Throughout the election campaign that brought him to the country's executive office in May of this year, France's President Francois Hollande proudly advertised himself as a rich-basher. Remarks like "I don't like the rich" and "my enemy is the world of finance" were often well received by voters inclined to believe that economic activity is a zero-sum game in which a capitalist's gain implies a worker's loss, and vice versa.
Since Mr. Hollande assumed power, this style of electioneering has been put aside. Prominent members of the government continue nonetheless to give vent to the anti-rich rhetoric - if only to attempt to recapture a fast-eroding popularity.
A conspicuous manifestation of the anti-business sentiment that prevails in governmental circles relates to the threat, made last November by the minister of industrial recovery, Arnaud Montebourg, of nationalizing a steel mill located at Florange, in the north of France, and owned by the Indian-born and British national tycoon Lakshmi Mittal. On that occasion, Mr. Montebourg bluntly declared that Mr. Mittal was "no longer welcome in France."
At the root of the minister's animosity was Mittal's decision to close down some furnaces at the Florange plant. The closure was to entail the elimination of 629 posts without layoffs (Mittal promised to ensure the relocation of the workers concerned).
For trade unions, and for Montebourg, Mittal's plan was unacceptable. Hence the threat of nationalization.
To justify their stance, the advocates of that course of action presented the nationalization of General Motors by President Obama as an inspiring success story. They seemed to forget, however, that such nationalization entailed thousands of layoffs in addition to wage cuts. This is not quite what workers at Florange had in mind, let alone were ready to accept.
As a matter of fact, the Florange workers and trade-union leaders saw nationalization as a means of preserving all the posts at stake irrespective of profitability considerations.
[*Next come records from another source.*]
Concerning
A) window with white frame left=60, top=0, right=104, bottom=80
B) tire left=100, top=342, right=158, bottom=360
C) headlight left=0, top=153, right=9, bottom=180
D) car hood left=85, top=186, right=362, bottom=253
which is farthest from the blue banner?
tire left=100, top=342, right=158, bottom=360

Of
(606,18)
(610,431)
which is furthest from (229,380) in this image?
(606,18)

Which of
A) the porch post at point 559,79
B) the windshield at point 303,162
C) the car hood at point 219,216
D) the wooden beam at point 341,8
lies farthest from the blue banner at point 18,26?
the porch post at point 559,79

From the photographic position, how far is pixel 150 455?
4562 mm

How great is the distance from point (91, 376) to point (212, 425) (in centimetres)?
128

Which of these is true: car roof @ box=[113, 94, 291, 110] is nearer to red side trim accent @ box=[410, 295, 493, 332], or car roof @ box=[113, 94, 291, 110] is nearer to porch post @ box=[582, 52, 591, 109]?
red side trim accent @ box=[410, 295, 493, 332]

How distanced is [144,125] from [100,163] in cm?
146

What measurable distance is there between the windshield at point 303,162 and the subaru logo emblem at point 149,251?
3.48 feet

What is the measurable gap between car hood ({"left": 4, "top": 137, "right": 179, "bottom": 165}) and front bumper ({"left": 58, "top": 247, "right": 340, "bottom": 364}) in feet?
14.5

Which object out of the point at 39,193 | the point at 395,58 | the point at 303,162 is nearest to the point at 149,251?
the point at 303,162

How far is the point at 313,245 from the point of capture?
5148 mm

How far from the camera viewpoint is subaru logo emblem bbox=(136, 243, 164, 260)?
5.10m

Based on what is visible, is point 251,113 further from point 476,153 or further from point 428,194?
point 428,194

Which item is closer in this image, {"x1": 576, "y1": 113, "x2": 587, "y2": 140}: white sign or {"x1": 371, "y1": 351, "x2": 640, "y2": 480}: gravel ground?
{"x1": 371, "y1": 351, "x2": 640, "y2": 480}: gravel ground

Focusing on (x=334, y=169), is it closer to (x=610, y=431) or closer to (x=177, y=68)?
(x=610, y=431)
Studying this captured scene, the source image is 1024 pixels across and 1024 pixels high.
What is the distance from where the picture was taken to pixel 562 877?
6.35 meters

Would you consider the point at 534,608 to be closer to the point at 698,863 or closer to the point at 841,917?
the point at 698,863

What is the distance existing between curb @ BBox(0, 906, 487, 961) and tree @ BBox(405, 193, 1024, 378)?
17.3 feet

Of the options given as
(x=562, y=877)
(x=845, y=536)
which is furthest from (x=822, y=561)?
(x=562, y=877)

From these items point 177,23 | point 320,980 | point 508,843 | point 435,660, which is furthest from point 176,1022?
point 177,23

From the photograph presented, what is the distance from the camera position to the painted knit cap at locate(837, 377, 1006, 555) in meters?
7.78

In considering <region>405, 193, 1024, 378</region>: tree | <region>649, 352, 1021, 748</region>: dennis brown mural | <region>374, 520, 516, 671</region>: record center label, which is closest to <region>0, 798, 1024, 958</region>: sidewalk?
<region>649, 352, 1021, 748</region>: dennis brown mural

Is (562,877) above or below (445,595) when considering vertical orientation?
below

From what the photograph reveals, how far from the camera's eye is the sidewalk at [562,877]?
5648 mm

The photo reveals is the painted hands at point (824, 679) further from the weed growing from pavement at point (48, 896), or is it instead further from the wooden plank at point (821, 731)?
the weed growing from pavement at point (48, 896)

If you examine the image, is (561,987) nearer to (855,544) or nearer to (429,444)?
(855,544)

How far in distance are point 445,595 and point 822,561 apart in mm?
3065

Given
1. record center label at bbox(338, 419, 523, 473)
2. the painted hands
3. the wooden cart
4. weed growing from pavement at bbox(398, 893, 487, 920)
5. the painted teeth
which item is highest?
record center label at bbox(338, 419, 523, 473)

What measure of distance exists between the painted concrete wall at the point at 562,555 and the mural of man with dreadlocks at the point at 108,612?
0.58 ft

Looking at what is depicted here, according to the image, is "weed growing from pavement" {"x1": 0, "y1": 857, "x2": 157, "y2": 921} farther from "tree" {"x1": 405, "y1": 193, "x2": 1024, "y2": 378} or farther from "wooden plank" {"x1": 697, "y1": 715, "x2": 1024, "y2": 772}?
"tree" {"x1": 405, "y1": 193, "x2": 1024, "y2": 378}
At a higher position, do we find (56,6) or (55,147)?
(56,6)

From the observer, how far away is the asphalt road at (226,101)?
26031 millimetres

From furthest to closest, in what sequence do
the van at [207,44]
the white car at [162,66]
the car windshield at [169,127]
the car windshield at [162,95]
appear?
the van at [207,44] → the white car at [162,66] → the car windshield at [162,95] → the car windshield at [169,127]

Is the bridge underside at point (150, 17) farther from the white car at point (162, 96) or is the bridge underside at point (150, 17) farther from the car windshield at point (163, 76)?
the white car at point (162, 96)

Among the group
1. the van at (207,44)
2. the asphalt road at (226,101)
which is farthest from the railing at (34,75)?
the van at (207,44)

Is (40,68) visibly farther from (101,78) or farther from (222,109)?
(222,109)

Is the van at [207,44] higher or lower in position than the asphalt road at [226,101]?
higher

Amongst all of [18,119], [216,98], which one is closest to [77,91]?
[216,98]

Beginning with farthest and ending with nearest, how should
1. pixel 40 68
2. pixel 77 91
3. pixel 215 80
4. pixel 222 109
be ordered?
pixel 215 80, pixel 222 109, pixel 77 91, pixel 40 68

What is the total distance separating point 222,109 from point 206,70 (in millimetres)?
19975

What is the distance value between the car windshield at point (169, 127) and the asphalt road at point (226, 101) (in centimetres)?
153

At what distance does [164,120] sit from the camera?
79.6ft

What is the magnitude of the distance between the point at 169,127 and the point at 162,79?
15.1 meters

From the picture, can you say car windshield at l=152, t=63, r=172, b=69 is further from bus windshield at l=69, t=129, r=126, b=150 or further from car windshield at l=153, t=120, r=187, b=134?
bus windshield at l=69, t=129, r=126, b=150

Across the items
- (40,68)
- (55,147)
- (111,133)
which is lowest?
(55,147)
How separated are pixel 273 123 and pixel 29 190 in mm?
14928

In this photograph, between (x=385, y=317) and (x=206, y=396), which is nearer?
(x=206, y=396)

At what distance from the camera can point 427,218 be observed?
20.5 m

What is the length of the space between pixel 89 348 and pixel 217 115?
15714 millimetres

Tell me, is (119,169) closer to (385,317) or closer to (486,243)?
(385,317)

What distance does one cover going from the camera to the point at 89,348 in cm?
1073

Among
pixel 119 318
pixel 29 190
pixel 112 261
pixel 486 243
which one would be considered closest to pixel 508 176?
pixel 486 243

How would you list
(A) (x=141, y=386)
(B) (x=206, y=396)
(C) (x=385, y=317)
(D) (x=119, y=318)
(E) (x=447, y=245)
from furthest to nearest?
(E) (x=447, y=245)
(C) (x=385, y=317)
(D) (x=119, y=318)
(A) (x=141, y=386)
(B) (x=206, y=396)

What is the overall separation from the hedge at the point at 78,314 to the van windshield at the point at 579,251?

In that case, and contrary to what happened at General Motors, nationalization would not serve to enhance the firm's competitiveness but, rather, would perpetuate redundancies at the expense of the taxpayer. At a time when France struggles to reduce her public deficit and sovereign debt so as to avoid a nasty reaction of financial markets, the cost for the state to nationalize Florange (one billion euros according to government's estimations) would be too high to bear.
The idea of resorting to such a drastic measure encountered a favorable reception, not only at Florange, but also among workers of other ailing industries who hoped that, by setting a precedent, the nationalization of Florange would compel the government to come to their rescue in a similar fashion at a later point in time.
Finally, the nationalization of that plant was ruled out - which, incidentally, triggered the fury of workers and union leaders. All the same, the mere act of brandishing that measure will have deterred more than one foreign investor from placing their hopes, and their money, in France. Thus, by trying to perpetuate 629 posts (the removal of which, let's recall, will not lead to layoffs), thousands of jobs may never see the light of day in France because of investors' fears of falling prey to an expropriation ukase should efficiency considerations force them to trim their payroll.
A similarly counterproductive effect was at work when France's housing minister, Cecile Duflot, threatened to requisition empty buildings so as to shelter the homeless population during the coming winter season. (It is not clear, however, whether Mrs. Duflot went to the trouble of ascertaining how many apartments and housing projects may now be nixed by skittish investors due to the minister's threat.)
"Anti-rich" trickeries have also been applied to "tax exiles," namely those wealthy French who are fleeing their country so as to avoid paying a bundle of punitive taxes made tougher still by the current government. As a sign of the trend, the number of applications for naturalization, made by French citizens in Belgium, has increased by 15-20 percent in the past few months. Other favorite destinations are the UK and Switzerland. Film star Gerard Depardieu as well as billionaire business executive Bernard Arnault (CEO of luxury group LVMH) are among the French nationals who have recently chosen domicile outside their country for fiscal considerations.
Fiscal exiles have been held up to public obloquy by the party in power and accused by the prime minister, Jean-Marc Ayrault, of "wanting to be still richer" and of "lacking solidarity toward their country fellows."
Besides getting mired in a fruitless "anti-rich" campaign, French authorities stand to gain from digesting the well-known Laffer theorem, which shows how exorbitant taxation kills the incentive to work, invest and, ultimately, shrinks tax revenues.